Researchers have now trained a machine learning system to detect earthquakes using tiny gravitational signals, showing how they may be used to pinpoint the position and extent of a major quake in near-real-time. Earthquakes have the power to alter Earth’s gravitational field at a colossal scale.
Scientists say this is a significant step towards developing a warning system for the world’s most powerful earthquakes, according to May 11 research published in Nature.
Gravity signals are used to train machine learning
A system like this might be abletect earthquakes and could help solve a massive problem in seismology: Determining the correct magnitude of a massive quake as soon as it happens, according to Andrea Licciardi, a geophysicist at the Université Côte d’Azur in Nice, France. It’s considerably more difficult to deliver timely and effective hazard warnings if you don’t have that ability which is vital because it could save thousands of lives.
The shaking and quivering transmit seismic waves through the ground, which are detected as large wiggles on seismometers after large earthquakes occur. However, current seismic wave-based systems that we use to detect earthquakes have difficulty distinguishing between magnitudes 7.5 and 9 in the few seconds following an occurrence. Geophysicists are not the only ones to utilize artificial intelligence in their research, chemists developed a new ML framework to improve catalysts.
Currently, scientists detect earthquakes based on the P wave heights
This is the case because the P wave heights of seismic waves, which are the first to arrive at monitoring stations, are used in the initial estimates of the magnitude. However, for strong earthquakes, those initial P wave amplitudes peak out when they reach their maximum amplitude, making it difficult to distinguish between quakes of various magnitudes.
The earliest indications of a quake aren’t seismic waves. All of that mass shifting in a major earthquake also changes the surrounding rocks’ density. The vibrations from these waves are what seismologists use to detect earthquake epicenters. They don’t arrive immediately before the quake; instead, they’re generated by tectonic plates moving against one another or shifting due to earthquakes. These tiny changes in gravity manifest as “elastogravity” waves that travel through the ground at the speed of light — even faster than seismic waves — caused by plate movement.
Small, subtle signals known as elastogravity waves were once thought to be impossible to detect, according to seismologist Martin Vallée of the Institut de Physique du Globe de Paris, who was not part of the new study. In 2017, Vallée and his colleagues became the first group to identify these elastogravity signals in seismic station data. “You have a window in between the start of the earthquake and the time you receive the [seismic] waves,” Vallée explained.

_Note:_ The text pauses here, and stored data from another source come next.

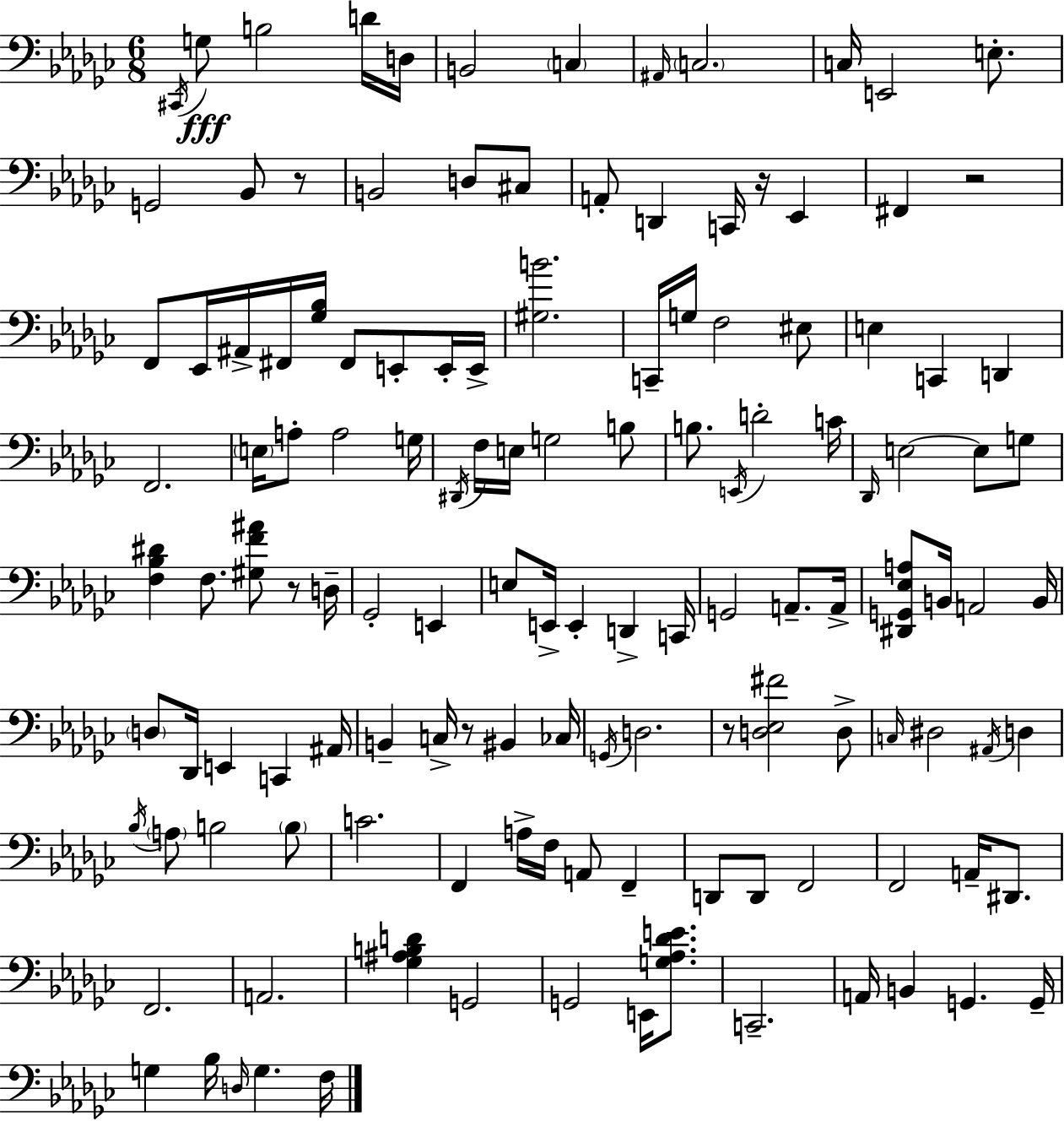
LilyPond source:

{
  \clef bass
  \numericTimeSignature
  \time 6/8
  \key ees \minor
  \acciaccatura { cis,16 }\fff g8 b2 d'16 | d16 b,2 \parenthesize c4 | \grace { ais,16 } \parenthesize c2. | c16 e,2 e8.-. | \break g,2 bes,8 | r8 b,2 d8 | cis8 a,8-. d,4 c,16 r16 ees,4 | fis,4 r2 | \break f,8 ees,16 ais,16-> fis,16 <ges bes>16 fis,8 e,8-. | e,16-. e,16-> <gis b'>2. | c,16-- g16 f2 | eis8 e4 c,4 d,4 | \break f,2. | \parenthesize e16 a8-. a2 | g16 \acciaccatura { dis,16 } f16 e16 g2 | b8 b8. \acciaccatura { e,16 } d'2-. | \break c'16 \grace { des,16 } e2~~ | e8 g8 <f bes dis'>4 f8. | <gis f' ais'>8 r8 d16-- ges,2-. | e,4 e8 e,16-> e,4-. | \break d,4-> c,16 g,2 | a,8.-- a,16-> <dis, g, ees a>8 b,16 a,2 | b,16 \parenthesize d8 des,16 e,4 | c,4 ais,16 b,4-- c16-> r8 | \break bis,4 ces16 \acciaccatura { g,16 } d2. | r8 <d ees fis'>2 | d8-> \grace { c16 } dis2 | \acciaccatura { ais,16 } d4 \acciaccatura { bes16 } \parenthesize a8 b2 | \break \parenthesize b8 c'2. | f,4 | a16-> f16 a,8 f,4-- d,8 d,8 | f,2 f,2 | \break a,16-- dis,8. f,2. | a,2. | <ges ais b d'>4 | g,2 g,2 | \break e,16 <g aes des' e'>8. c,2.-- | a,16 b,4 | g,4. g,16-- g4 | bes16 \grace { d16 } g4. f16 \bar "|."
}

How do elastogravity signals turn into a useful set of data?
Researchers still wanted to figure out how to convert these elastogravity signals to a system that can detect earthquakes. Because the wiggles in gravity are so tiny, they’re tough to spot amid background noise in seismic data. When researchers examined the records later, they discovered that just six mega-earthquakes over the previous 30 years had been identified by elastogravity signals, including the magnitude 9 Tohoku-Oki earthquake of 2011, which triggered a widespread tsunami that flooded two nuclear power plants in Fukushima, Japan.

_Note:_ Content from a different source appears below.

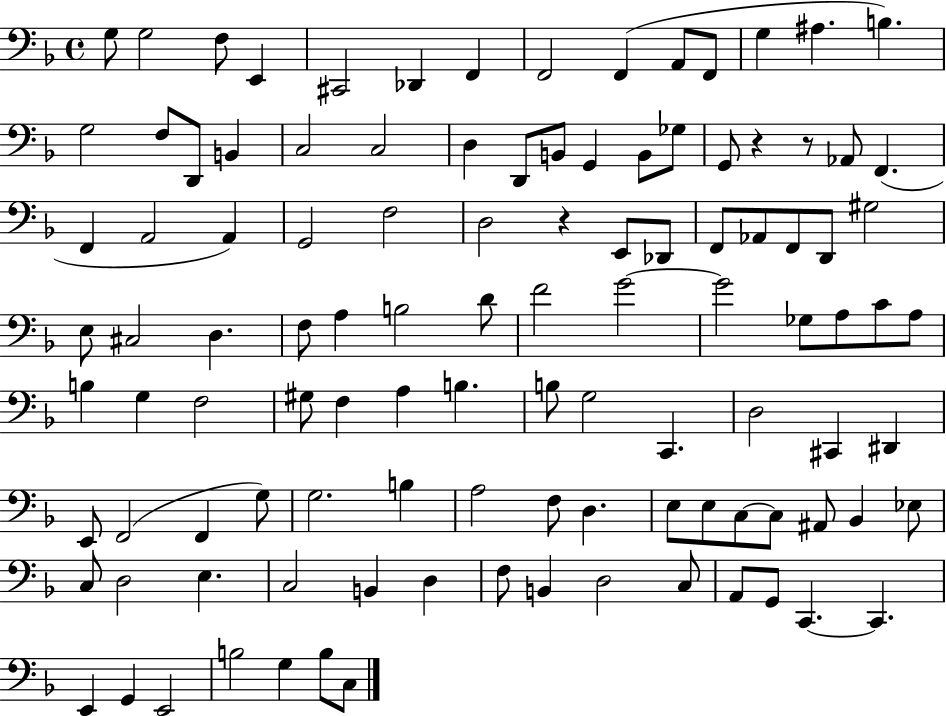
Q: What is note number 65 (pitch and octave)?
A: G3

According to Licciardi, this is where computers come into play. A new machine learning network called PEGSNet is designed to identify “Prompt ElastoGravity Signals.” The algorithms were trained on a mix of actual seismic data from Japan and 500,000 simulated gravity signals for earthquakes in the same area. Because real data are so rare, synthetic gravity data are critical for training machine learning systems to detect earthquakes. Any input is vital. If you want to learn more about training machine learning, check out the science of building reliable AI systems.

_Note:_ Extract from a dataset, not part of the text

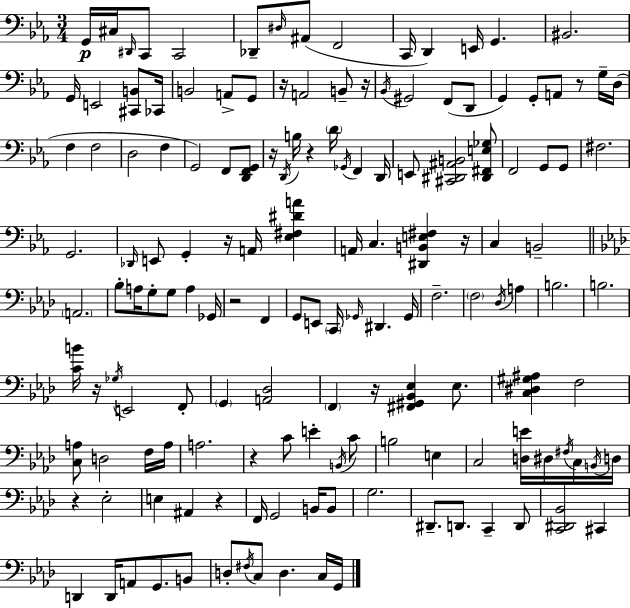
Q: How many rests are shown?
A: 13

Then, the machine learning system was put to the test. The aim was to simulate the 2011 Tohoku earthquake in real-time and keep track of its origins and progress. The result was promising, Licciardi says. The algorithm accurately identified both the magnitude and location of the quake five to 10 seconds earlier than other methods.
According to Licciardi, this test is a proof of concept, and it may serve as the foundation for a prototype early warning system. According to the researchers, PEGSNet has the potential to be a highly useful tool for detecting earthquakes, especially when combined with other earthquake-detection technologies.
Nonetheless, there is still more work to be done. One issue is that the algorithm was trained to seek a single point for an earthquake’s origin, which is a reasonable assumption if you’re far away. But when you look close up, the origin of a quake no longer appears to be a point; it’s a larger area that has fractured. If scientists want accurate knowledge of where a fracture will occur in the future, machine learning systems must search for areas rather than points.
Larger advances may be on the way as scientists develop more sensitive instruments to detect earthquakes. Even tinier earthquake-caused waves change the gravitational field while filtering out other noise sources. Earth, according to Vallée, is a noisy place, from its seas to its atmosphere.
“It’s a bit the same as the challenge that physicists face when they try to observe gravitational waves,” Vallée explained. If you are into machine learning and artificial intelligence, check the history of Machine Learning, it dates back to the 17th century.